Stated task:
Count how many lines in the data below contain the string "between". Reply with the number alone.

Dataset:
start
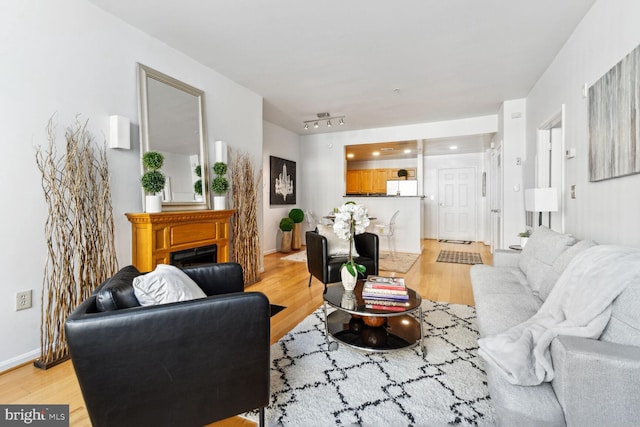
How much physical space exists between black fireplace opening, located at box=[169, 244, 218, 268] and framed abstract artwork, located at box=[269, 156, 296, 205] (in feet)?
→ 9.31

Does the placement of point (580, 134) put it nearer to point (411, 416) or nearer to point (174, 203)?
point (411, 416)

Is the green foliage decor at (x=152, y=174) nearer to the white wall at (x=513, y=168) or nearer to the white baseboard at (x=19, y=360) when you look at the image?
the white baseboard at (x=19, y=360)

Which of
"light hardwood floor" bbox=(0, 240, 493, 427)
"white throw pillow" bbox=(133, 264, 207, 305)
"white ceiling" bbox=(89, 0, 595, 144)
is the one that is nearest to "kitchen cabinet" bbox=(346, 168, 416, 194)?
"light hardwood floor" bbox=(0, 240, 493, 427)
end
start
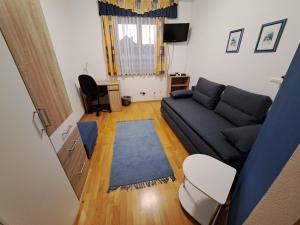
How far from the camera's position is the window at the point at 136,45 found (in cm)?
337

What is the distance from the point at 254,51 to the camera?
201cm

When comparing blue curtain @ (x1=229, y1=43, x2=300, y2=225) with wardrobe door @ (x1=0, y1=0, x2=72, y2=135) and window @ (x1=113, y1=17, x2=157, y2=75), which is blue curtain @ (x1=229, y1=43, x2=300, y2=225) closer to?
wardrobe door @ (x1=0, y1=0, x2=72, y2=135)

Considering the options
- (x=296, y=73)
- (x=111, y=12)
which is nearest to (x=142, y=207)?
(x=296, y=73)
end
start
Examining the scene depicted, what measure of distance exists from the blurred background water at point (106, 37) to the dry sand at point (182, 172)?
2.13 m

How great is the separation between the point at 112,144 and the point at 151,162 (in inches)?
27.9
end
Answer to the problem:
2